• [Requirement]
Find how many lines below mention "trap". Nothing but the number is needed.

*** Supplied entries ***

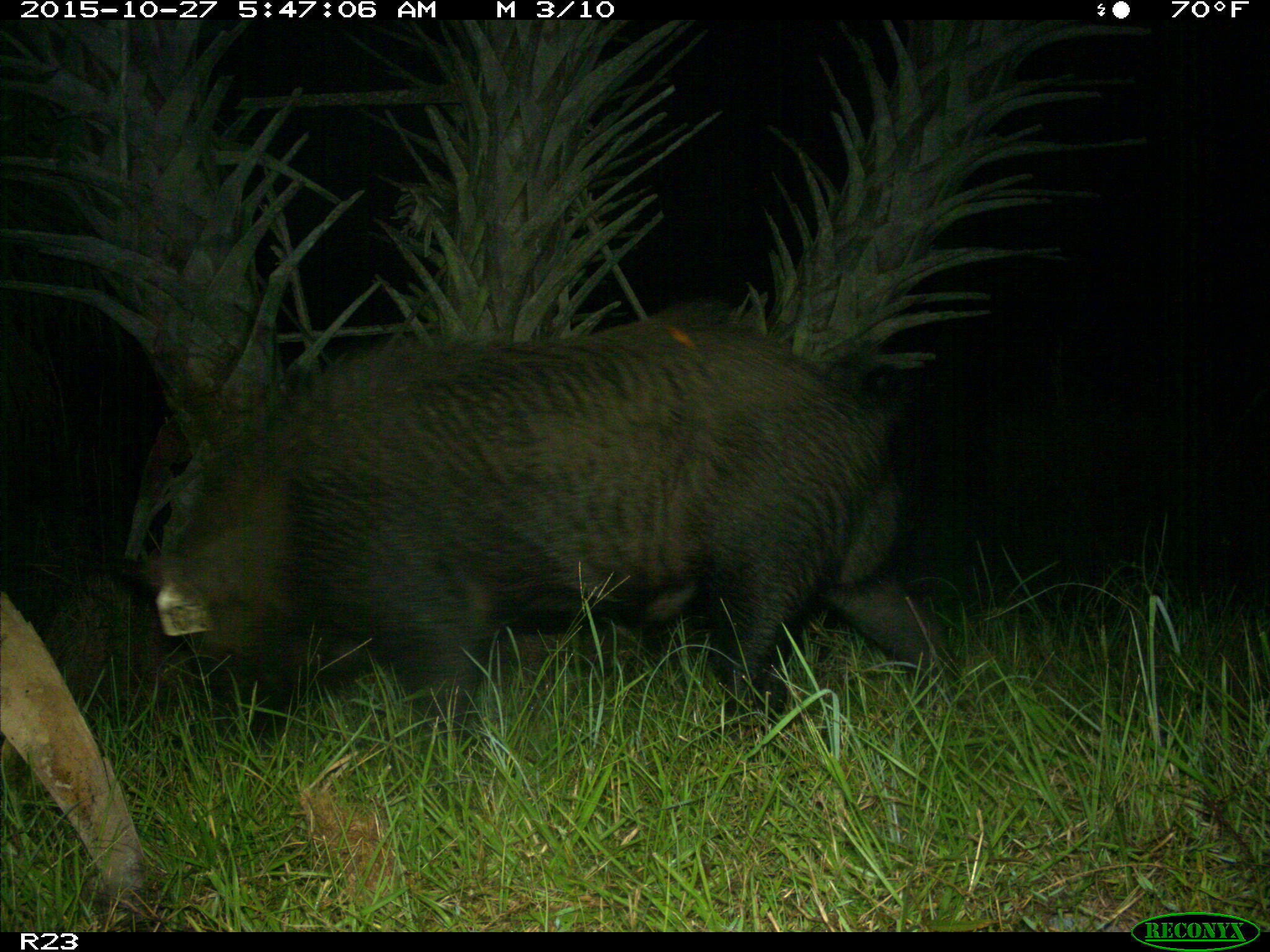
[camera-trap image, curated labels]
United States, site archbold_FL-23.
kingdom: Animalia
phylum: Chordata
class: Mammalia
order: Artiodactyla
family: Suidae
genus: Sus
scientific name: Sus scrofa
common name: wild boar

*** End of Supplied entries ***
*** Supplied entries ***

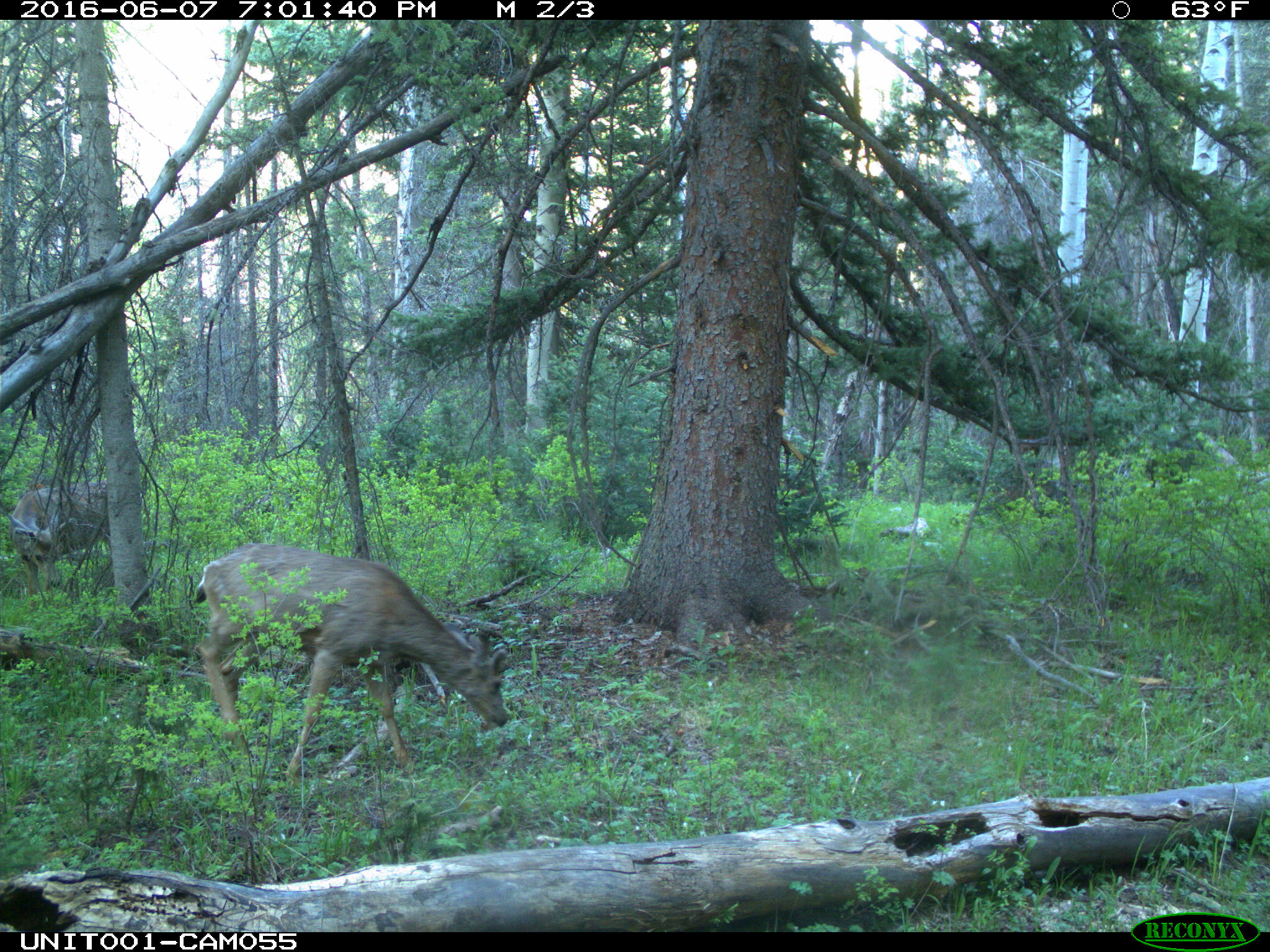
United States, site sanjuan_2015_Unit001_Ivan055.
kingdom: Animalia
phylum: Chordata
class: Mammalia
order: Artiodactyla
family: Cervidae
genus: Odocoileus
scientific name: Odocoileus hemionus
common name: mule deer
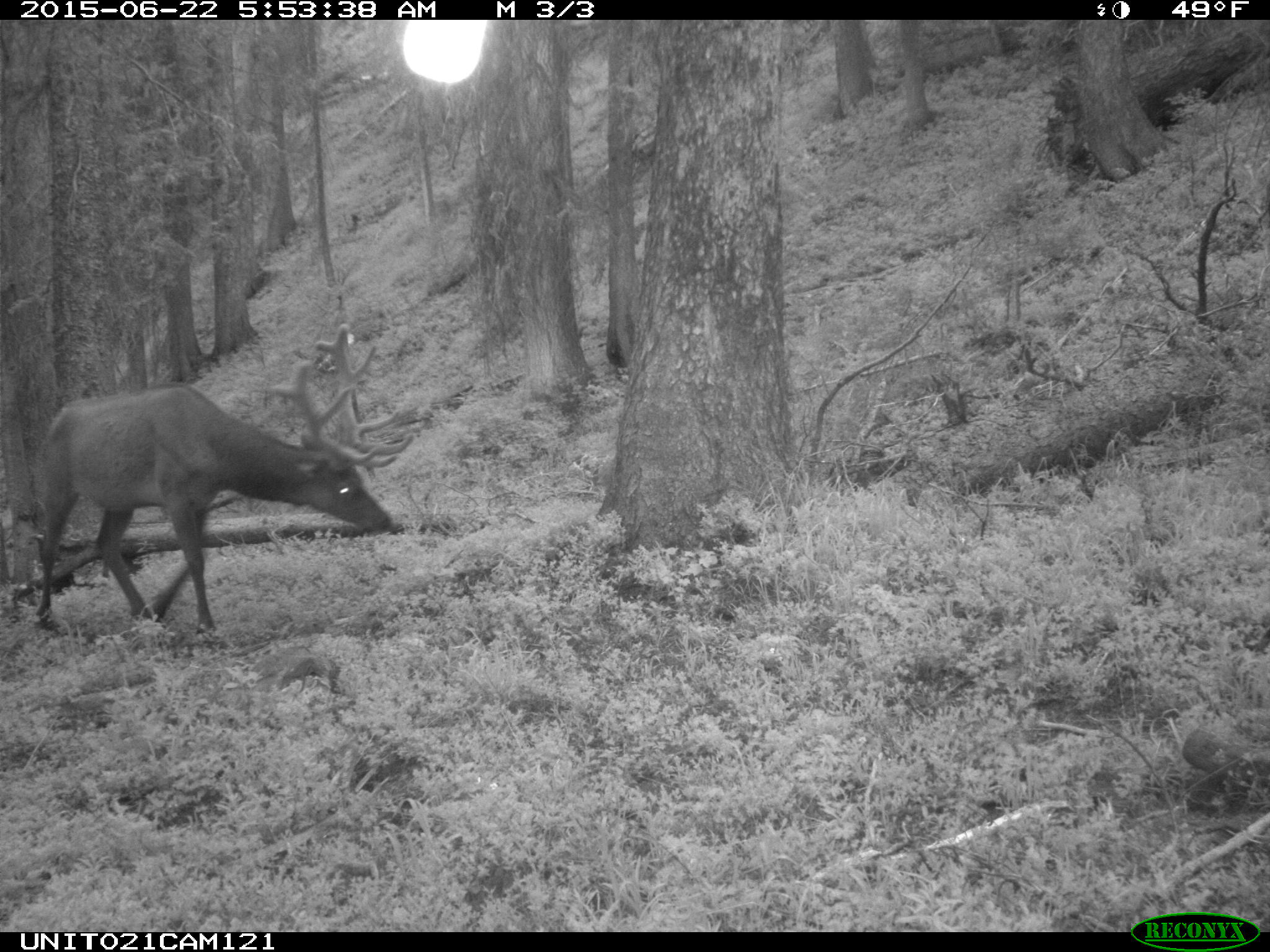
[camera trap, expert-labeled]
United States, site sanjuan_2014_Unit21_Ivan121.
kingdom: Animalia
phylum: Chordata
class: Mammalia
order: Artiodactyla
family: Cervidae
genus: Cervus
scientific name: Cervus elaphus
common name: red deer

*** End of Supplied entries ***

• [Response area]
2